The judgment of the district court will be reversed with direction to dismiss the petition for habeas corpus.
. One additional indictment charging rape and assault was dismissed because of the running of the statute of limitations.
. Act of January 8, 1952, P.L. (1951), 1851, 19 Purdon’s Pa.Stat.Annot. § 1166 et seq.
We held in United States ex rel. Gerehman v. Maroney, 355 F.2d 302 (3 Cir. 1966), approved in Specht v. Patterson, 386 U.S. 605, 87 S.Ct. 1209, 18 L.Ed.2d 326 (1967), that the findings made by the sentencing judge which authorized the drastic punishment made mandatory by the Act were in violation of due process because they denied the defendant the right of confrontation and cross-examination. The Pennsylvania courts thereafter, on the basis of Specht, held that the Barr-Walker Act itself was unconstitutional. Commonwealth v. Dooley, 209 Pa.Super. 519, 232 A.2d 45 (1967), allocatur refused, 210 Pa.Super. xxxviii.
. Section 3 of the Barr-Walker Act, 19 Purdon’s Pa.Stat.Annot. § 1168, authorizes the court to postpone sentence and to order the defendant to temporary confinement while awaiting a psychiatric examination and report of the Department of Welfare, but such temporary confinement may not exceed 90 days and if the examination and report are not given to the court within that period, no Barr-Walker sentence may be imposed. In the petitioner’s case, the order for temporary confinement was entered on November 25, 1958, and the psychiatric report was given to the court on March 2, 1959, a delay of 97 days. Sentence was not imposed until 32 days later, on April 3, 1959.
. Reversing 201 Pa.Super. 387, 192 A.2d 258 (1963).
. 210 Pa.Super. xxxvii.
. The Superior Court pointed out that the oral statement merely voiced the cumulative effect of the separate sentences.

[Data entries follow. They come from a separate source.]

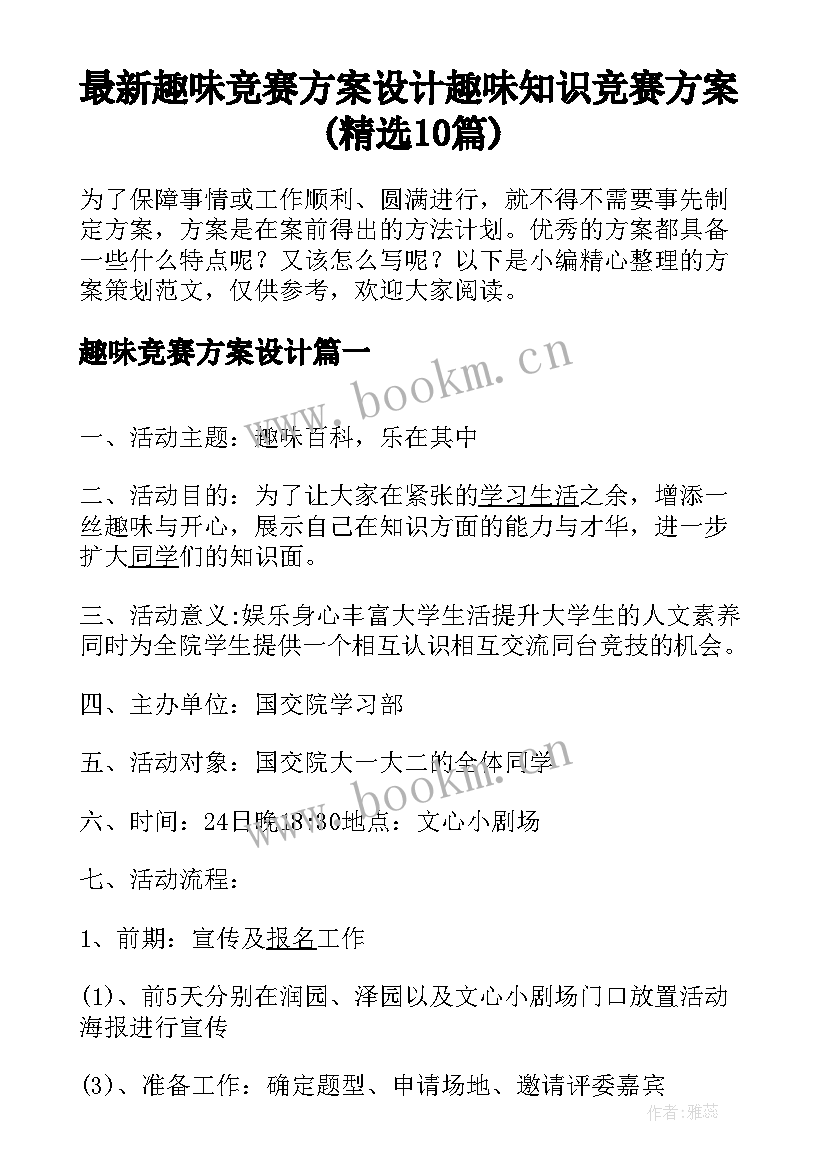 最新趣味竞赛方案设计趣味知识竞赛方案(精选10篇)

为了保障事情或工作顺利、圆满进行，就不得不需要事先制定方案，方案是在案前得出的方法计划。优秀的方案都具备一些什么特点呢？又该怎么写呢？以下是小编精心整理的方案策划范文，仅供参考，欢迎大家阅读。

趣味竞赛方案设计篇一

www.bookm.cn

一、活动主题：趣味百科，乐在其中

二、活动目的：为了让大家在紧张的学习生活之余，增添一丝趣味与开心，展示自己在知识方面的能力与才华，进一步扩大同学们的知识面。

三、活动意义:娱乐身心丰富大学生活提升大学生的人文素养同时为全院学生提供一个相互认识相互交流同台竞技的机会。

四、主办单位：国交院学习部

五、活动对象：国交院大一大二的全体同学

www.bookm.cn

六、时间：24日晚18:30地点：文心小剧场

七、活动流程：

1、前期：宣传及报名工作

(1)、前5天分别在润园、泽园以及文心小剧场门口放置活动海报进行宣传

(3)、准备工作：确定题型、申请场地、邀请评委嘉宾

作者:雅蕊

. Commonwealth ex rel. Spencer v. Ashe, 364 Pa. 442, 71 A.2d 799 (1950); Commonwealth v. Hosendorf, 214 Pa.Super. 525, 257 A.2d 281 (1969); Commonwealth v. Zelnick, 202 Pa.Super. 129, 195 A.2d 171 (1963), cert. denied 377 U.S. 1006, 84 S.Ct. 1943, 12 L.Ed.2d 1054; Commonwealth ex rel. Middleton v. Banmiller, 195 Pa.Super. 45, 169 A.2d 343 (1961); Commonwealth ex rel. Darby v. Myers, 190 Pa.Super. 461, 154 A.2d 297 (1959); Commonwealth ex rel. Senkovich v. Banmiller, 184 Pa.Super. 592, 135 A.2d 788 (1957); Commonwealth ex rel. Marelia v. Hill, 177 Pa. Super. 520, 110 A.2d 832 (1955); Commonwealth ex rel. Chambers v. Claudy, 171 Pa.Super. 115, 90 A.2d 383 (1952). See also United States ex rel. Darrali v. Brierley, 290 F.Supp. 960 (E.D.Pa. 1968), discussing Pennsylvania law.
. See the compilation of cases in 24 C.J.S. Criminal Law, § 1585. Also see, e. g., Hill v. United States ex rel. Wampler, 298 U.S. 460, 56 S.Ct. 760, 80 L.Ed. 1283 (1936); Accardi v. Blackwell, 412 F.2d 911 (5 Cir. 1969).
. Gianni v. R. Russell & Co., Inc., 281 Pa. 320, 126 A. 791 (1924), is the leading case in Pennsylvania. For a collection of the cases in Pennsylvania see 2 Henry, Pa.Evidence § 591 et seq. (1953). For the general doctrine and the cases elsewhere see 3 Corbin Contracts § 573 ff. (1960); see also Uniform Commercial Code, § 2-202.
. See, e. g., 3 Blackstone, Commentaries *408-410.